Thursday, April 14, 2011

our day with Claude Monet

I'll try to spare you too many rapturous cries of joy. But ... Bruth and I went to Giverny today, to see Claude Monet's famous garden and his water lilies. We were concerned that because it's only mid-April, perhaps there wouldn't be much happening in the garden at all.

Ohmigod. Oh. My. God. I just want to get home and plunge my hands into the soil. The loveliest garden I've ever seen. Brilliant M. Monet lived here for 43 years, until his death. He worked from home. He had a home office. I see him having breakfast in the vibrant yellow dining room and then telling Madame Monet he's going to work. And off he goes with his paints and canvas to the end of the garden, to stand by the pond and paint his water lilies and bridges, flowers and trees. And then home for lunch. He ate well, Claude, that's clear.

Stunning - colour, light, scent, patterns. All the fruit trees loaded down with blossoms. Since pansies are annuals, and there were about a million pansies throughout the garden, someone was very busy digging before the April 1 opening. Tulips, rhodos, azaleas, fantastic willows, Japanese maples and other trees, daffodils and jonquils and hyacinth, forgetmenots, lilies of the valley, everything that can possibly bloom in April was blooming at the top of its lungs. It was paradise.

There were a lot of other people, mind you. We met several batches of American ladies on the train there, who needed help with tickets and recommendations for restaurants in Paris - one bunch from the garden club of Long Beach, California and another from Boston. There were many Americans in the garden, it seems an American thing to do. But there were still corners where you could escape the crowds and just drink it all in. A perfect day, too - bright, warmish.

Oddly, this is the one place I've been on this trip where there were very few Japanese tourists. Not so odd, when you think about it, I guess - no one can teach the Japanese about gardens, not even Claude Monet. In fact, in parts, he was trying to create a Japanese garden himself.

I was profoundly moved, as ever, that human beings find it necessary to create beauty and then to share it; that we all want very much to be part of it. The marvel that this man created an extraordinary retreat, and now thousands, millions, get to appreciate it. There was a group of punk teens going around, a girl with leather clothes, orange hair and many piercings, and I wondered what Claude would think of this strange person in his garden. I think he would have been interested in her.

At one point as I walked by the little river at the bottom of the property, a French woman remarked on a water rat she had just seen. "They ate these when they were hungry during the war," she told her friend. "They'd make them into paté."

Finally we had to leave, to go to the village to see the Museum of Impressionism, which had an exhibit of Pierre Bonnard's work - Bonnard lived nearby and was a good friend of Monet's. Again, wonderful - bursts of colour, and a great love of domesticity. Some of his work has the flavour of Vermeer, Matisse - a celebration of the breakfast table, of women at work, the hearth. La couleur, c'est la raisonnement, he wrote. Colour is a way of thinking. There was a photo of him toward the end of his life in 1937, a meek scrawny little man with glasses, looking like an accountant - and nearby, vast canvases he was painting at the time, colour pouring from his soul.

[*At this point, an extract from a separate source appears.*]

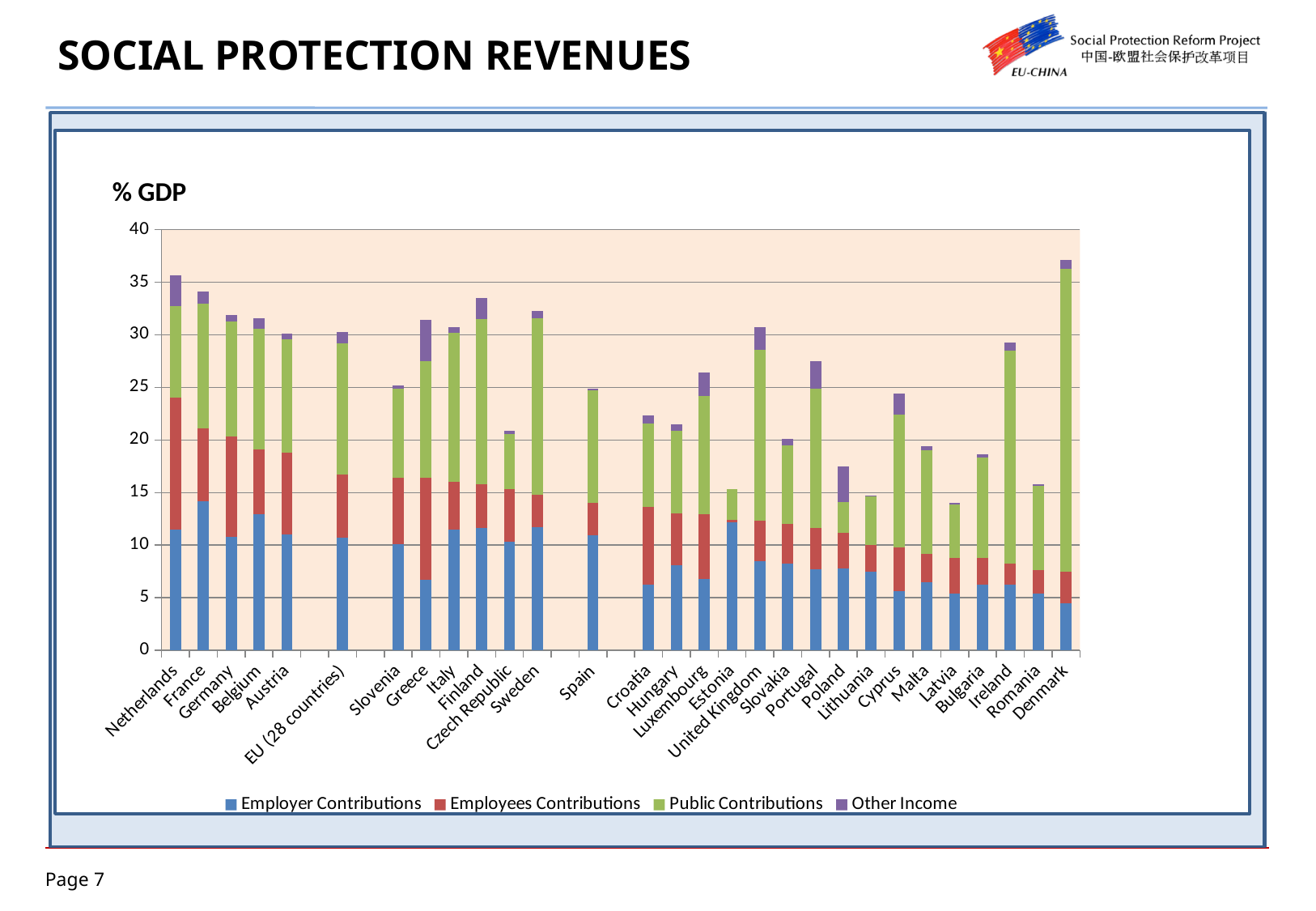
Which country has the largest Employees Contributions segment? Netherlands How many series does the legend list? 4 How many countries/categories are shown on the x axis? 29 Is the Employer Contributions value for Denmark greater or less than 5? less Is the total value for Estonia greater or less than 20? less What unit is shown as the label above the y axis? % GDP What kind of chart is shown on the slide? Stacked bar chart Which country has the largest Employer Contributions segment? France Which has a higher total, Netherlands or France? Netherlands Is the total value for Denmark greater or less than 35? greater Which country has the highest total social protection revenues as % of GDP? Denmark Which has a higher total, the United Kingdom or Portugal? United Kingdom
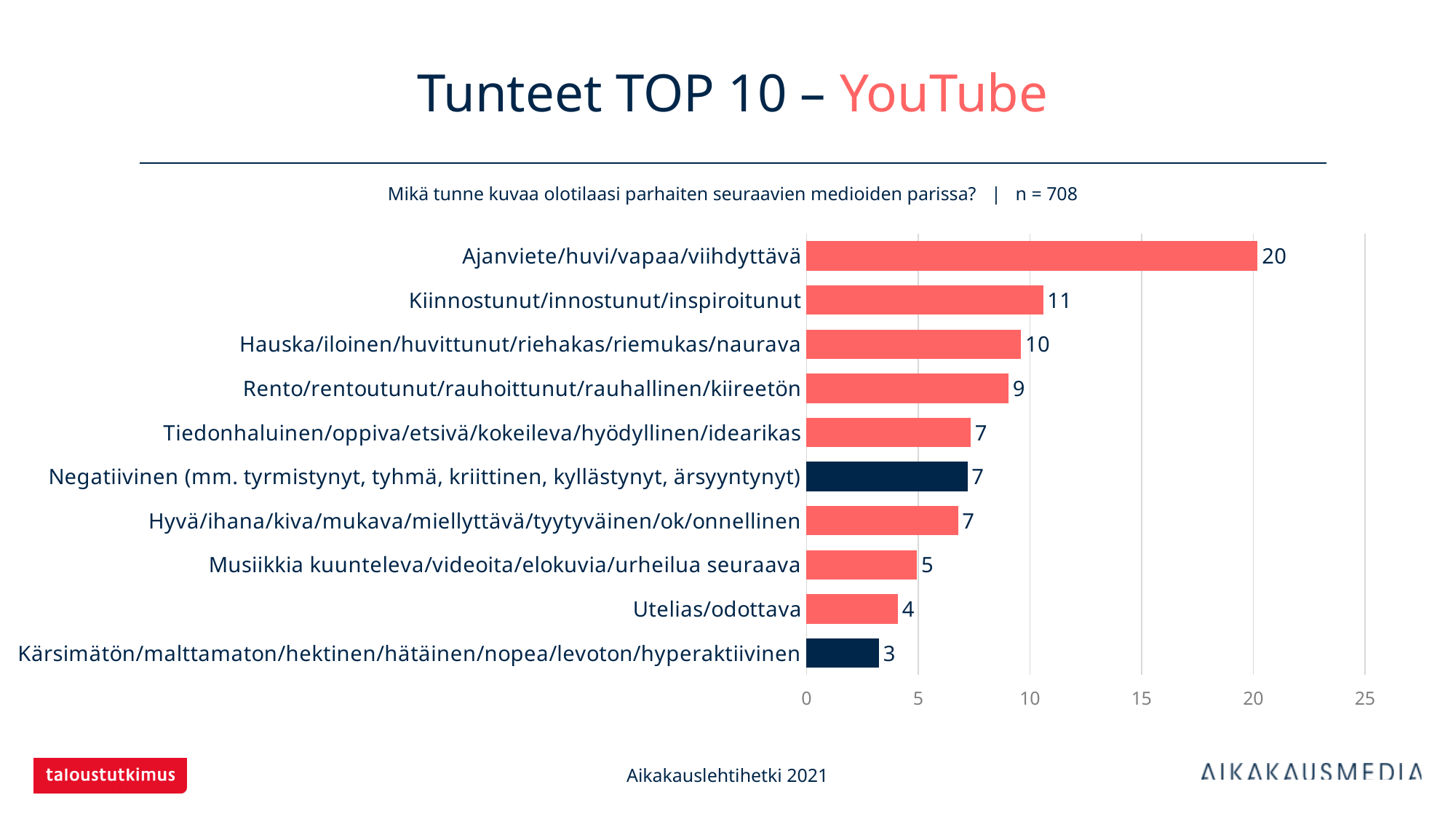
What kind of chart is shown on the slide? bar chart What is the difference between the values for Ajanviete/huvi/vapaa/viihdyttävä and Kiinnostunut/innostunut/inspiroitunut? 9 Which category has the highest value? Ajanviete/huvi/vapaa/viihdyttävä How many categories are shown in the chart? 10 What is the value for Utelias/odottava? 4 Which is larger, the value for Hauska/iloinen/huvittunut/riehakas/riemukas/naurava or the value for Musiikkia kuunteleva/videoita/elokuvia/urheilua seuraava? Hauska/iloinen/huvittunut/riehakas/riemukas/naurava Which category has the lowest value? Kärsimätön/malttamaton/hektinen/hätäinen/nopea/levoton/hyperaktiivinen What is the value for Ajanviete/huvi/vapaa/viihdyttävä? 20 What is the sample size (n) stated on the slide? n = 708 Is the value for Rento/rentoutunut/rauhoittunut/rauhallinen/kiireetön greater or less than 10? less What is the title of the slide? Tunteet TOP 10 – YouTube What is the value for Kiinnostunut/innostunut/inspiroitunut? 11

We decided to walk back to the train station, four and a half miles, which was mostly along a very nice path through fields. "This is fucking bucolic!" cried Bruce, in what will become a classic description of nature, I'm sure. We walked to the town of Vernon - it was funny all day, dealing with Vernon, because Vernon, B.C. is where my ex-husband was born and bred, a lovely Okanagan town I know well. This was another Vernon, also very beautiful in a different way - rows of medieval houses, a huge cathedral, and the train back to Paris.

On the train, we met a man from Toronto who's an engineer working with a French company that makes vaccines. We whizzed through the pretty countryside talking about cholera, polio, maleria. I learned what stem cells are and why they're important. Hooray for vaccines.

Tomorrow, my best friend and Bruce's, Chris, arrives from Vancouver. The crazy man has decided to walk the length of France as a fundraiser for the Performing Arts Lodge of Vancouver; so far he has pledges of over $15,000. He is, incidentally, HIV positive with heart problems and bad feet. But also invincible. I had to go to FranPrix and buy a giant bottle of Diet Coke, which he drinks constantly. Hid it at the bottom of my shopping bag, though, below my milk and bottle of wine.

Only three more days.

PS Learned from the Boston ladies that the governor of Massachusetts, whom I so admired on Jon Stewart yesterday, is more sound than action, "quite disappointing," they said. Too bad. Chantal Hebert writes in today's Star that Harper is still on his way to a majority, unless his mask slips and he loses "the veneer of moderation he has so painstakingly applied."

I think I'll stay in France. Can't bear to watch. I'll go back to the garden and sit this one out.


1 comment:

  1. Thank you share with us your experience, I like the post, because it has taught me a lot. Thank you to let me continuous learning everyday.